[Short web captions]
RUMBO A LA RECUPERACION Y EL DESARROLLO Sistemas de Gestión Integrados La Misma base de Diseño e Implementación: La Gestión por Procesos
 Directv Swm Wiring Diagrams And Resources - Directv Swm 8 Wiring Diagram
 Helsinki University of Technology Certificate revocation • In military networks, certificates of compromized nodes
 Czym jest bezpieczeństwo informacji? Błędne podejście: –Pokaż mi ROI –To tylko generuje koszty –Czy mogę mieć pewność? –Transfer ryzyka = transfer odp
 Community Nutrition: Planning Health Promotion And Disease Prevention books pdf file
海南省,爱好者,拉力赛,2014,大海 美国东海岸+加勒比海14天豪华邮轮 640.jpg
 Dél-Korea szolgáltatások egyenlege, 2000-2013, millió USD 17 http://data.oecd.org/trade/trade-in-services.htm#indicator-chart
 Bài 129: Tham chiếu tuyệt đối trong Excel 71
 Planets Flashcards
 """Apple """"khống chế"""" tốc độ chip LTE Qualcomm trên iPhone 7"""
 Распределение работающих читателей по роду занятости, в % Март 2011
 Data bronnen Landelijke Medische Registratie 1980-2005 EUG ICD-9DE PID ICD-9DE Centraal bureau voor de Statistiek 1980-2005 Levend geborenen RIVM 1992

EXERCISE REQUIREMENTS >> Each line from the one containing "海南省,爱好者,拉力赛,2014,大海 美国东海岸+加勒比海14天豪华邮轮 640.jpg" to the end of the records should be echoed exactly, and no other line.

EXERCISE RESULT >>
海南省,爱好者,拉力赛,2014,大海 美国东海岸+加勒比海14天豪华邮轮 640.jpg
 Dél-Korea szolgáltatások egyenlege, 2000-2013, millió USD 17 http://data.oecd.org/trade/trade-in-services.htm#indicator-chart
 Bài 129: Tham chiếu tuyệt đối trong Excel 71
 Planets Flashcards
 """Apple """"khống chế"""" tốc độ chip LTE Qualcomm trên iPhone 7"""
 Распределение работающих читателей по роду занятости, в % Март 2011
 Data bronnen Landelijke Medische Registratie 1980-2005 EUG ICD-9DE PID ICD-9DE Centraal bureau voor de Statistiek 1980-2005 Levend geborenen RIVM 1992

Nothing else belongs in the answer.